Stored records
[Start of section]
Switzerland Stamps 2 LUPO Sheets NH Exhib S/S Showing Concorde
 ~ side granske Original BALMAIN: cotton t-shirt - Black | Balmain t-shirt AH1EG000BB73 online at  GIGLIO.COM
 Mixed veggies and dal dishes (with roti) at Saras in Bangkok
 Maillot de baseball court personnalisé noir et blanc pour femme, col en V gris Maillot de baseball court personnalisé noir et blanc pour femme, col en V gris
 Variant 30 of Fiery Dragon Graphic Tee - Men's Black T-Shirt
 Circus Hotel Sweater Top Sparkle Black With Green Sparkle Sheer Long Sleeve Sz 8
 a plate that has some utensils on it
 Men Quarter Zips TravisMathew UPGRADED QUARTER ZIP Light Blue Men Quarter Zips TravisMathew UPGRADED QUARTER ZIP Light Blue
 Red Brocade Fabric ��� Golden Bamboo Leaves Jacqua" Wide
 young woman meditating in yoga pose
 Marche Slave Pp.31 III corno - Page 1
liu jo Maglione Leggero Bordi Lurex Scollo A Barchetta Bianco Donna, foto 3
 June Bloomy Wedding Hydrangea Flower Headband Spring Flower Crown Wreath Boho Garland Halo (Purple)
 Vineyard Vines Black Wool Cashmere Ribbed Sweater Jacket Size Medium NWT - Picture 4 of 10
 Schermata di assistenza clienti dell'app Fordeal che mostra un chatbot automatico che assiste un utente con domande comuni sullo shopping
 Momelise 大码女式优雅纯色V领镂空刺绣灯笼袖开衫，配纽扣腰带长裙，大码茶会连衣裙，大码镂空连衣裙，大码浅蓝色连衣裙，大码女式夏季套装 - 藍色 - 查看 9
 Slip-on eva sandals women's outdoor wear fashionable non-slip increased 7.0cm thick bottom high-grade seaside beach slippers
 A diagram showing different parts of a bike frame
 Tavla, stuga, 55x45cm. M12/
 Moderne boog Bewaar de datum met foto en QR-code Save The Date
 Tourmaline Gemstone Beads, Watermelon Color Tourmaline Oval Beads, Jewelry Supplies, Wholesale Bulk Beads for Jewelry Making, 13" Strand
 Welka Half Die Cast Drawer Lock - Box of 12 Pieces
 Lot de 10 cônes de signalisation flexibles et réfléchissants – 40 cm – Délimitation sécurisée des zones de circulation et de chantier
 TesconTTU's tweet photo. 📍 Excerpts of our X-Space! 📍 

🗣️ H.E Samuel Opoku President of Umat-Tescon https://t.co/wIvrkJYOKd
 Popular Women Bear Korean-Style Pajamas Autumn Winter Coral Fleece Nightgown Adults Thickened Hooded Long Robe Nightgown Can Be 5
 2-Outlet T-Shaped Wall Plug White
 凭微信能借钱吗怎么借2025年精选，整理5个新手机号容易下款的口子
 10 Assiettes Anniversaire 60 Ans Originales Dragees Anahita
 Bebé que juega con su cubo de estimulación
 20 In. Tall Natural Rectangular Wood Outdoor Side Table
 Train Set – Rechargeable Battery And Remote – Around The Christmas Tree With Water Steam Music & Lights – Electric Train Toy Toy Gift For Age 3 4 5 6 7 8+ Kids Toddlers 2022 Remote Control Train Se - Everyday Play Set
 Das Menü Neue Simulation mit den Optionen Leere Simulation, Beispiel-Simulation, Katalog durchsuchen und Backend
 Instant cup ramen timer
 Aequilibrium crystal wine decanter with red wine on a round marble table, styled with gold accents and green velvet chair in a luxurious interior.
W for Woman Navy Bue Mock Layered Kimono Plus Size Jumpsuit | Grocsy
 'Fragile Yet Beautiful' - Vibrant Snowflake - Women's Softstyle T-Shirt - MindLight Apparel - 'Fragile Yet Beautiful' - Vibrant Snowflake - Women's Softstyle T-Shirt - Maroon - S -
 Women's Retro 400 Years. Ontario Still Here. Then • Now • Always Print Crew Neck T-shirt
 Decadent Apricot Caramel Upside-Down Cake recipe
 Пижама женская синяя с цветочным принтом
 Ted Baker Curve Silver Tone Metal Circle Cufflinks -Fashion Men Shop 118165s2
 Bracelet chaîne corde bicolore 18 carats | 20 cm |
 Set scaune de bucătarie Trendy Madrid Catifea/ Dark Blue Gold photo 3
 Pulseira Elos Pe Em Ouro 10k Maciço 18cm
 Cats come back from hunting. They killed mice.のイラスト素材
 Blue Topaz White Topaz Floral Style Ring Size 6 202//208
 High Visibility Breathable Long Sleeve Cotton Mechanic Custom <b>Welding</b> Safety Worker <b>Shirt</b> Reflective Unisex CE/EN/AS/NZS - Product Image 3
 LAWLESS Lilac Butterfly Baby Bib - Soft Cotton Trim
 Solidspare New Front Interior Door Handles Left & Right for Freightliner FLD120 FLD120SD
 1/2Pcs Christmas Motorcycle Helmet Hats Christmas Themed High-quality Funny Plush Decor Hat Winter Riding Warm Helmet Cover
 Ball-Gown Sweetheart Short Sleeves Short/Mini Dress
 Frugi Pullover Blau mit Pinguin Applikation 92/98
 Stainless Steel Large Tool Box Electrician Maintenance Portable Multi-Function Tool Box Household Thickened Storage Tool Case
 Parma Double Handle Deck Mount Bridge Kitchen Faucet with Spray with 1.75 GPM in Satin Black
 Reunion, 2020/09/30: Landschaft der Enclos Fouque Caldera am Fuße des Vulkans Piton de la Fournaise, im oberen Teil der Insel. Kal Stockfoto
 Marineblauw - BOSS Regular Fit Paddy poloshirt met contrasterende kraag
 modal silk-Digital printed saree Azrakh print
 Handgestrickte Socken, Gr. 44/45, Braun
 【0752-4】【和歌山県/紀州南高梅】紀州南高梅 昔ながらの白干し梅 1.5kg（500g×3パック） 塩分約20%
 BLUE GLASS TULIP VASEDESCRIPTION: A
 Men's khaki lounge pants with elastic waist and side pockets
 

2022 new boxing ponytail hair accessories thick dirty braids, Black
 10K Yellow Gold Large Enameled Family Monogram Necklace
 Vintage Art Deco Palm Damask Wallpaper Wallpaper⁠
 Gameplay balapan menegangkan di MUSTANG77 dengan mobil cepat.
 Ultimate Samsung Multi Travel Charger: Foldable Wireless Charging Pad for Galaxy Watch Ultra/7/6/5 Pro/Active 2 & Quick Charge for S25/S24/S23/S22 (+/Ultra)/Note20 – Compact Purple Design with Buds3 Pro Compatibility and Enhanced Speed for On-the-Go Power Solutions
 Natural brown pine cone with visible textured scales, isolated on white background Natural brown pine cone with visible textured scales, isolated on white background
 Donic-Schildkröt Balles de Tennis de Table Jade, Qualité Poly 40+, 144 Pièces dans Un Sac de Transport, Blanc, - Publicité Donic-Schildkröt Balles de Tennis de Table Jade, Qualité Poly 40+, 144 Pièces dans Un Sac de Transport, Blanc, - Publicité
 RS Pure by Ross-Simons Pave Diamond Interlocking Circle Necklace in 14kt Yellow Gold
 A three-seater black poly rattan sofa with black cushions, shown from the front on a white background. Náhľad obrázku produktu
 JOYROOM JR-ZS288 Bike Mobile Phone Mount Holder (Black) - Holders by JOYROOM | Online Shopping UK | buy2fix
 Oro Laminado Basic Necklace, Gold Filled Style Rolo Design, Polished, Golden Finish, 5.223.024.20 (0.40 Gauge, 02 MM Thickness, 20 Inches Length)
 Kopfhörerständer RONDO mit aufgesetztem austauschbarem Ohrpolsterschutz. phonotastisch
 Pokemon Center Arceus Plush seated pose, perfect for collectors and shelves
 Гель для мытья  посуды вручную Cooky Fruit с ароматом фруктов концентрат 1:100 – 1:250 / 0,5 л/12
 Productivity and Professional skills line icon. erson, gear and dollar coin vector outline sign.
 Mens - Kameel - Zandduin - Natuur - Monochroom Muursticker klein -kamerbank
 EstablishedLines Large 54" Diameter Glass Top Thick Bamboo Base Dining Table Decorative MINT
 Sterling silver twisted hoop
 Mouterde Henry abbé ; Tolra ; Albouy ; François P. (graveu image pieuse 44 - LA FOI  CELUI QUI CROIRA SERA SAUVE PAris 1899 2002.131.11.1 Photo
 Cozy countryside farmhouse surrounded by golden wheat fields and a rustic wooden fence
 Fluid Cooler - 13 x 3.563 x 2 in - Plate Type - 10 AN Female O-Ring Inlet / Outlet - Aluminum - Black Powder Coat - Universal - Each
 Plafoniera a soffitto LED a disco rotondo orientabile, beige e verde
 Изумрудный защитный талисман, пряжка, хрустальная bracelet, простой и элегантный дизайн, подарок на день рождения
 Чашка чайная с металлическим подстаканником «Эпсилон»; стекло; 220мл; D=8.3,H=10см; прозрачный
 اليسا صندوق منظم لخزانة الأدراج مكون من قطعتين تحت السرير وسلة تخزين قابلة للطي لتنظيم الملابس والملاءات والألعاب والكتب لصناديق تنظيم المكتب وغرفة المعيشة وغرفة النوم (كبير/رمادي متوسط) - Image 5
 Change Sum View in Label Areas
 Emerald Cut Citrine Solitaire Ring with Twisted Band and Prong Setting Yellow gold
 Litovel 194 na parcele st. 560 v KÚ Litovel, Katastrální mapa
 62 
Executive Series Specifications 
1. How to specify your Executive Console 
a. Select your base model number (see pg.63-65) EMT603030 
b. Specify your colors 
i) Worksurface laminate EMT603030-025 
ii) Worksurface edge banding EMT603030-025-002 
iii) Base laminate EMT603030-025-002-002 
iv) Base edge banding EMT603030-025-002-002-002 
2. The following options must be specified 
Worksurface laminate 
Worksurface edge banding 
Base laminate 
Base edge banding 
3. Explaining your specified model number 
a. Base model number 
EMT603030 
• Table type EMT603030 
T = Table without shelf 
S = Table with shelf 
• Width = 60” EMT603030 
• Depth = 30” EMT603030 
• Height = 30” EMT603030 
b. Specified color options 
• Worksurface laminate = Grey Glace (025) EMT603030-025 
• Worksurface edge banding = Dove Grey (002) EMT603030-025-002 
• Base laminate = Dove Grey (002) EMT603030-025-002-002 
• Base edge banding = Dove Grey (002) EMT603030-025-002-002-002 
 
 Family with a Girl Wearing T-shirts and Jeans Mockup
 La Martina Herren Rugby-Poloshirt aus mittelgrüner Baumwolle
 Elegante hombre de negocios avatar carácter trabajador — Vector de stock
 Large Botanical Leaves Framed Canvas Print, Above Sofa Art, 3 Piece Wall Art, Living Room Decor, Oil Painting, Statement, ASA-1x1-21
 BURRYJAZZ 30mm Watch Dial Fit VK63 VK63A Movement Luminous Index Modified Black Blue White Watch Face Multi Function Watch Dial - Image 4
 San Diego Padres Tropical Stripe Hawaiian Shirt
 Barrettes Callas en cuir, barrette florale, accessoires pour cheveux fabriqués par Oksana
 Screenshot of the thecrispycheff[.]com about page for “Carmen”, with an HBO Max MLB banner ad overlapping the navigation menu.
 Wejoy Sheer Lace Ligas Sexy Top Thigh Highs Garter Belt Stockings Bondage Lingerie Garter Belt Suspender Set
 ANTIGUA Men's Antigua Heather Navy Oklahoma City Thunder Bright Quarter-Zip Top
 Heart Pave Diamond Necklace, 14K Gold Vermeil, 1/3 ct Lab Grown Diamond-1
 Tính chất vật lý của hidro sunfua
[End of section]
Only a number is wanted here: how many lines of the records above hold the word "Sweater".

2